In many ways, Wayne was a constant companion along with rock ‘n roll music as we struggled our way through the ups and downs of adolescence.  Despite an amazing sense of humor, Wayne could come across as very dour.  Wayne was our own version of Charlie Watts of the Rolling Stones.  Wayne was apparently a very accomplished tennis player, but it was something he never really talked about.  But Wayne was always there.  He was a vital component, along with a bunch of other guys, in the process of my growing up.

After graduation when the world got bigger, the ties naturally began to fray.  Wayne eventually ended up at the University of Southern Ontario after he fell in love with a beautiful Canadian girl named Susan who he married in 1968 and with whom he had two children, Tracy and Jordan.  For a time in the early seventies, they lived in Reading, PA, and I remember visiting them there on a number of occasions.

In Reading, Wayne’s son, Jordan was enrolled in Montessori school, and his teacher was a young, single woman from Woodbury named Dottie Lentz.  Wayne and Susan ended up playing matchmaker and arranged a date for Dottie with our friend and classmate, Ken Weaber. The rest, of course, is history as Ken and Dottie were married in 1977 and were together until Ken’s untimely death in 2013.  

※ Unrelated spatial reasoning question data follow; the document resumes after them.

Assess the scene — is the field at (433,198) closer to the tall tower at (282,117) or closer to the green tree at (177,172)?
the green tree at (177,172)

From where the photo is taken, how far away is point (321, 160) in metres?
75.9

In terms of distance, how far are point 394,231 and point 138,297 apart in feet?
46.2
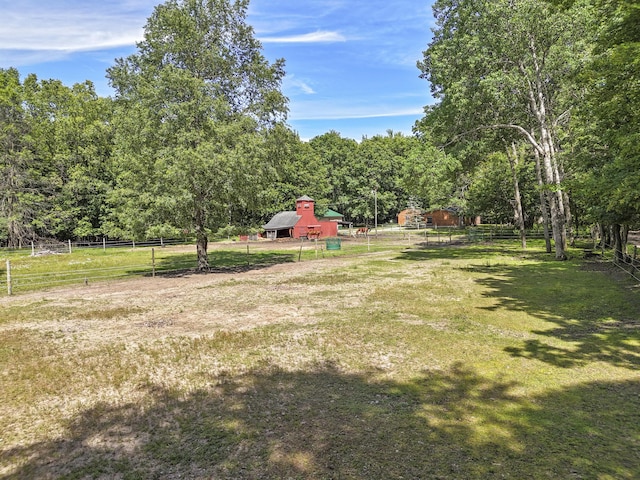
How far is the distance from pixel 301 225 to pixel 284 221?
3383 millimetres

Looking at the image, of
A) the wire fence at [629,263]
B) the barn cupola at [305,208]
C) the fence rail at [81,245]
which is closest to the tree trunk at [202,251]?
the fence rail at [81,245]

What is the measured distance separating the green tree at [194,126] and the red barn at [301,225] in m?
36.2

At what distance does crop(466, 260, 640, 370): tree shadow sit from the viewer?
315 inches

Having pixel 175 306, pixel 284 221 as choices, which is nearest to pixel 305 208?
pixel 284 221

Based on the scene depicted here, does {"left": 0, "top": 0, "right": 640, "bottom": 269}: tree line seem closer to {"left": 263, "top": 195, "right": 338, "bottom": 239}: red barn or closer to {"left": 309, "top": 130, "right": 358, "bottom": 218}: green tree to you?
{"left": 263, "top": 195, "right": 338, "bottom": 239}: red barn

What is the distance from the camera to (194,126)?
21609mm

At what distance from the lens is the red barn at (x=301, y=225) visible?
2365 inches

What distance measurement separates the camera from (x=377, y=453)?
4.79 metres

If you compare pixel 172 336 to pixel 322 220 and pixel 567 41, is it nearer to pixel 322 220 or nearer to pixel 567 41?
pixel 567 41

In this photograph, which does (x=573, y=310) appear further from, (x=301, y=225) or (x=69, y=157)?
(x=69, y=157)

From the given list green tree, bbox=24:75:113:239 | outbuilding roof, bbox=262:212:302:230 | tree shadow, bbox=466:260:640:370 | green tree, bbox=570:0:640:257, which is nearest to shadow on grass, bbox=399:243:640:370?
tree shadow, bbox=466:260:640:370

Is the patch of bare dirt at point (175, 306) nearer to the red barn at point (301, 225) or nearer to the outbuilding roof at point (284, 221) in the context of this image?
the red barn at point (301, 225)

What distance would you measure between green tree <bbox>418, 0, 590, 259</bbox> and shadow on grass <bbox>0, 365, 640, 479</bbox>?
20623mm

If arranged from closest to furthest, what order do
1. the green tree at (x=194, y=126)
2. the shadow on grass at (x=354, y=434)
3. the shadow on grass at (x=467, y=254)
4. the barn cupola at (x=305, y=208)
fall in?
the shadow on grass at (x=354, y=434) < the green tree at (x=194, y=126) < the shadow on grass at (x=467, y=254) < the barn cupola at (x=305, y=208)
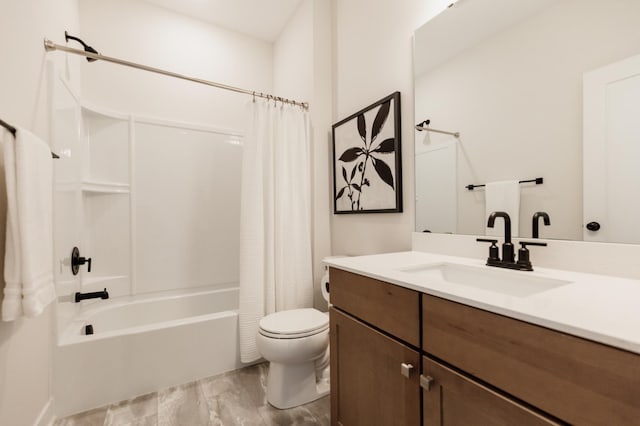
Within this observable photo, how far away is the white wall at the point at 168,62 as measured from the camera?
7.11 ft

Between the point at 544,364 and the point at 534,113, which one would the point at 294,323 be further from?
the point at 534,113

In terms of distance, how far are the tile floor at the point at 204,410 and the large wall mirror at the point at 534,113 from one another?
120cm

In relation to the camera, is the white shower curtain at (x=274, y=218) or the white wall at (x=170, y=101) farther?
the white wall at (x=170, y=101)

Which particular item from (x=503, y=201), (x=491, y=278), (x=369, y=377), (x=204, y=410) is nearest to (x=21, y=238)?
(x=204, y=410)

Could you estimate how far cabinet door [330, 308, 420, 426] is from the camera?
2.67 feet

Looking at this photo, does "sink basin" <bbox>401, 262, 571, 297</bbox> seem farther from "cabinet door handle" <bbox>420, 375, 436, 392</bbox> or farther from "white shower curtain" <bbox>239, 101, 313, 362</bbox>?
"white shower curtain" <bbox>239, 101, 313, 362</bbox>

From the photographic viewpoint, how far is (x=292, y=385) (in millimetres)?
1516

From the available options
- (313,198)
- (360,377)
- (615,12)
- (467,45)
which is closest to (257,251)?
(313,198)

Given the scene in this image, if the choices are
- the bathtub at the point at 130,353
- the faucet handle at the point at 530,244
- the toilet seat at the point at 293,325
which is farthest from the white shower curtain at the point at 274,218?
the faucet handle at the point at 530,244

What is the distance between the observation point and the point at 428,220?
1.44 meters

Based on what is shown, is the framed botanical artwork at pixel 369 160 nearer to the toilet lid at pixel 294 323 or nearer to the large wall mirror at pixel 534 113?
the large wall mirror at pixel 534 113

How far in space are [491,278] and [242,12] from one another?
287cm

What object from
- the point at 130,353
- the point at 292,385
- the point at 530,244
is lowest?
the point at 292,385

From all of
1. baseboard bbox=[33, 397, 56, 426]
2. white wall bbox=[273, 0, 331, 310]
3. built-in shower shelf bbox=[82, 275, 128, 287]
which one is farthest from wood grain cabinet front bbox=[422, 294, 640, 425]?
built-in shower shelf bbox=[82, 275, 128, 287]
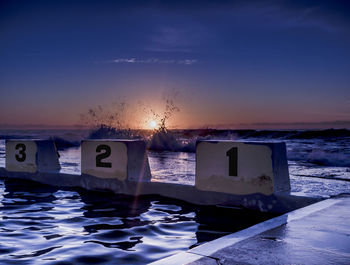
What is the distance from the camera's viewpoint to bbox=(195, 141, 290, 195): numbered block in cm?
536

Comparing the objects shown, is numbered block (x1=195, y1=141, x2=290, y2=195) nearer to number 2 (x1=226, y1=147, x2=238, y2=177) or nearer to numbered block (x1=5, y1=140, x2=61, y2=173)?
number 2 (x1=226, y1=147, x2=238, y2=177)

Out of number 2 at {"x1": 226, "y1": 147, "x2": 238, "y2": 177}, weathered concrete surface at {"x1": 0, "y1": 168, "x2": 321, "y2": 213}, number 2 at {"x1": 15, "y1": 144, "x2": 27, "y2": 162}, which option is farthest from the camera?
number 2 at {"x1": 15, "y1": 144, "x2": 27, "y2": 162}

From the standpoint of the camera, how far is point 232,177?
5711 mm

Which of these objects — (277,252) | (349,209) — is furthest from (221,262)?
(349,209)

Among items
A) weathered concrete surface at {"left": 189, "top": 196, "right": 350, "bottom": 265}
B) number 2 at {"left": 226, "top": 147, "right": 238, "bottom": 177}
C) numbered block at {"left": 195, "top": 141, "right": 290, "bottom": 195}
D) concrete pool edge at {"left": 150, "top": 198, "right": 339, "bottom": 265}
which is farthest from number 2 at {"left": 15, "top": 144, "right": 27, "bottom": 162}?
weathered concrete surface at {"left": 189, "top": 196, "right": 350, "bottom": 265}

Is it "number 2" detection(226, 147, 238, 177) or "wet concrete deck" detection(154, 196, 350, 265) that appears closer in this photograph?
"wet concrete deck" detection(154, 196, 350, 265)

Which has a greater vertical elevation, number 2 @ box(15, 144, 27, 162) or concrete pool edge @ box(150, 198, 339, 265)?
number 2 @ box(15, 144, 27, 162)

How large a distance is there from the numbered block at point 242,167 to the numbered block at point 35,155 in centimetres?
401

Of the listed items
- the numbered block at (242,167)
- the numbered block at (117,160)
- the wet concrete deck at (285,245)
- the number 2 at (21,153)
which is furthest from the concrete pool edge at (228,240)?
the number 2 at (21,153)

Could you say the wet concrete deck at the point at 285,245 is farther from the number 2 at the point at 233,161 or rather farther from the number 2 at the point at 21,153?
the number 2 at the point at 21,153

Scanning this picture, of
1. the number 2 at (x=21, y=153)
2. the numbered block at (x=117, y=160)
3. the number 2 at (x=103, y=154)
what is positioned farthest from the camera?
the number 2 at (x=21, y=153)

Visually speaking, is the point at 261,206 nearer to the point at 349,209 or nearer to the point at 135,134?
the point at 349,209

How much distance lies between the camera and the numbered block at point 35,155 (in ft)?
28.0

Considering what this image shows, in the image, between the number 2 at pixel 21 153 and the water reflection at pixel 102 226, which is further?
the number 2 at pixel 21 153
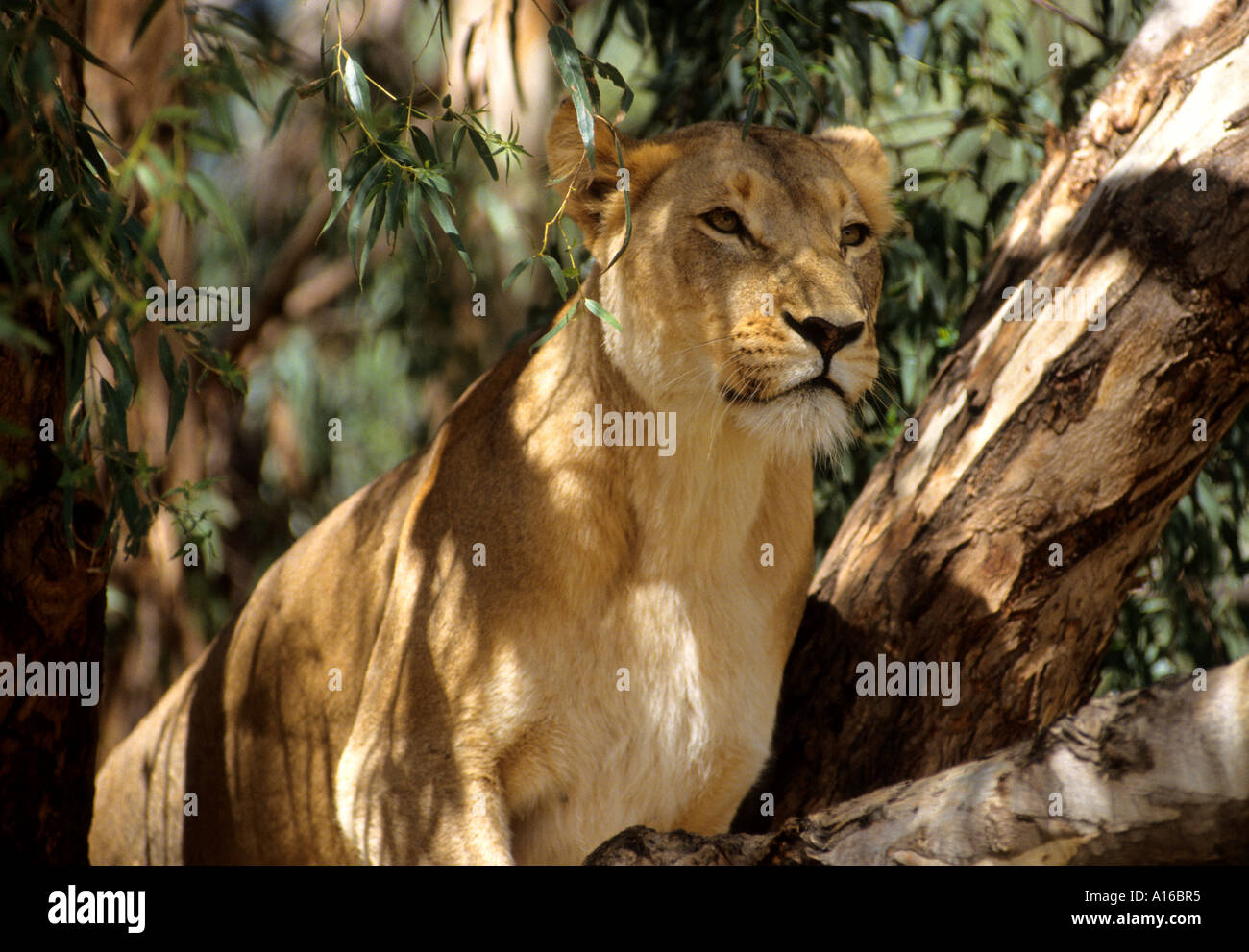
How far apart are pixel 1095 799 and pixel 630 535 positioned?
1.50m

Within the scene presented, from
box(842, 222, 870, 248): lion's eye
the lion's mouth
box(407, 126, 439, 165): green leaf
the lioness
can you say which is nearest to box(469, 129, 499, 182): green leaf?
box(407, 126, 439, 165): green leaf

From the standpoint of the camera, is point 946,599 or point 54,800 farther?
point 946,599

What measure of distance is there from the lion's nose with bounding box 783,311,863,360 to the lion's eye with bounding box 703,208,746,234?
1.12 ft

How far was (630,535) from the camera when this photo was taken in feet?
10.9

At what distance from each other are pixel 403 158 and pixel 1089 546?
6.26 ft

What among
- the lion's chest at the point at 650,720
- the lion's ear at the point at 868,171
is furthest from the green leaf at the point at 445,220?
the lion's ear at the point at 868,171

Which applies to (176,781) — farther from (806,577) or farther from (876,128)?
(876,128)

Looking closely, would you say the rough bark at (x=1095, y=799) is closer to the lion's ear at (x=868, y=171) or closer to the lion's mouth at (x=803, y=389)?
the lion's mouth at (x=803, y=389)

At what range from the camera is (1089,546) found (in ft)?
11.0

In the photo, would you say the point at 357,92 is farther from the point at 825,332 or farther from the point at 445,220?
the point at 825,332

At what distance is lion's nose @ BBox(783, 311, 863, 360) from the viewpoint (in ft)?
9.51

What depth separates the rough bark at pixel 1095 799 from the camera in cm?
193
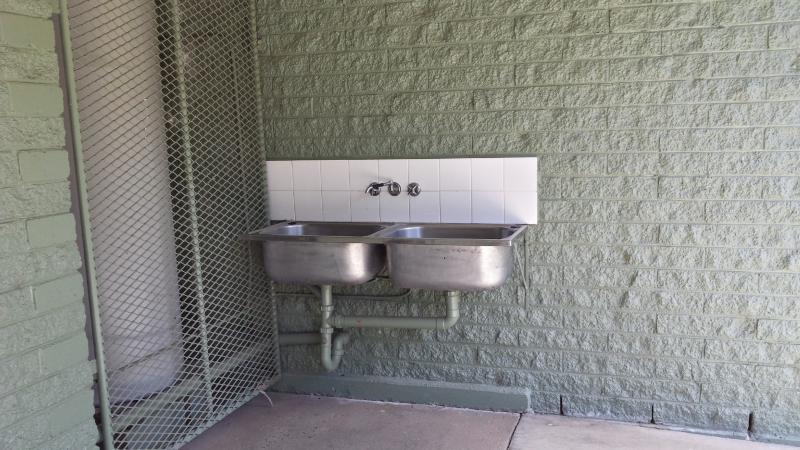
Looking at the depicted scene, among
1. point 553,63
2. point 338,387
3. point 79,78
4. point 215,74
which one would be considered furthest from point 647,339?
point 79,78

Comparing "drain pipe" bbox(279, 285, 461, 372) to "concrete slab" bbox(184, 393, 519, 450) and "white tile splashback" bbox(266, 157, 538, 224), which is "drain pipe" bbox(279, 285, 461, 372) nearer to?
"concrete slab" bbox(184, 393, 519, 450)

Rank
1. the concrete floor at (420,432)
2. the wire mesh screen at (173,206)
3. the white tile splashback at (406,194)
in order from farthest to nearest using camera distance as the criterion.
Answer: the white tile splashback at (406,194), the concrete floor at (420,432), the wire mesh screen at (173,206)

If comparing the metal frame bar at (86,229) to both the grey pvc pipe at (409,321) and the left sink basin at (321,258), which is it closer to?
the left sink basin at (321,258)

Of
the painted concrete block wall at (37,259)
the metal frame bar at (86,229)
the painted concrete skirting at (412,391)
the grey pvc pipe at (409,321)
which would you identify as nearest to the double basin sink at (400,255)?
the grey pvc pipe at (409,321)

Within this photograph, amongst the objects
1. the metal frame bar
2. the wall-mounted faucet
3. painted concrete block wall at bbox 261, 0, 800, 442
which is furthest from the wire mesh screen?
the wall-mounted faucet

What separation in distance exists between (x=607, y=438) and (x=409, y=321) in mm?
1080

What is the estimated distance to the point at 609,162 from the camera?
10.3ft

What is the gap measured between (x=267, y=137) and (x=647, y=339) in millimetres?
2211

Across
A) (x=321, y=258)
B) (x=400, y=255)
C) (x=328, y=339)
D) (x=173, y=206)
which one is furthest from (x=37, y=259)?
(x=328, y=339)

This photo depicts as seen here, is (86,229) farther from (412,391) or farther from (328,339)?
(412,391)

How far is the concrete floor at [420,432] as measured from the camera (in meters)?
3.03

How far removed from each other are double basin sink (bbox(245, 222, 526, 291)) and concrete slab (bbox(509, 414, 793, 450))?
759 mm

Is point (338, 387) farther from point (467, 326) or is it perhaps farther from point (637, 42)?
point (637, 42)

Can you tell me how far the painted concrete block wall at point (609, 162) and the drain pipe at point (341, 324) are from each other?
14 centimetres
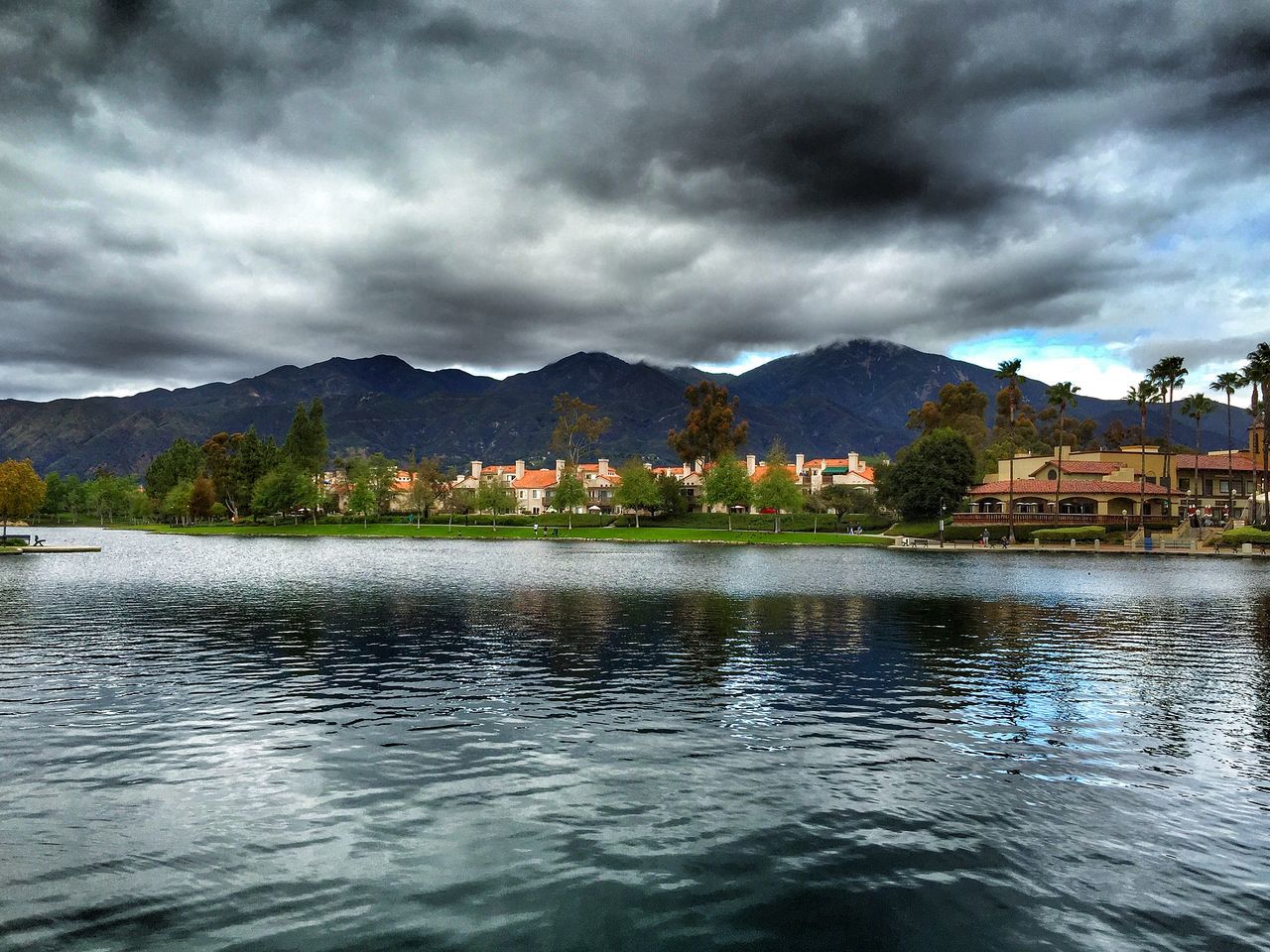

Hearing of Wayne’s death like hearing of Ken’s, left a void in my heart as another piece of my youth has slipped away.  But the joy that remains is always enough to scare away the dark.

08/04/15 10:08 AM #3    

Randy Hall

Great commentary Ed.  You are truly a fantastic historian of the class of '66!


08/04/15 04:46 PM #4    

Josh Gitomer

Randy, very well said. Ed, this is a beautiful memorial. I hope all our past classmates get at least one – surely they are all deserving in their own way. I love hearing about the meaningful HMHS friendships and how the affections and appreciations have survived the decades. I also have to compliment you on the articulation and precision of your memories. 

"Despite an amazing sense of humor, Wayne could come across as very dour." This is exactly how I remember him. I spent a lot of time with Dick Slacum, one of the funniest people I have ever known, and Wayne was our mutual friend. Slacum brought out the humor in everyone, and Wayne's sullen exterior always melted away when the three of us were together. Dick was a tennis buff and groundskeeper at the Haddon Field Club, the courts at the end of Elm. Wayne and I often helped him, watering and rolling the clay courts and carefully sweeping off the canvas lines that defined them. Then we would fill the baskets on our bikes with Coke, Pepsi, and milk bottles, rode up Graisbury Ave to the A&P on Crystal Lake, and cashed them in. We usually came up with a couple dollars at least, and used it to buy ice ream at Green Valley Farms next door. One very clear memory stands out: There was a thin strip of sunken ground between Green Valley and the supermarket that was hidden from view. For some reason it was beautifully maintained with a long manicured lawn barely ten feet wide and hedged with high flowering shrubs on both sides.  It was our secret hideout (we never saw anyone else there) and the perfect place to savor a chocolate milkshake. 

"But the joy that remains is always enough to scare away the dark."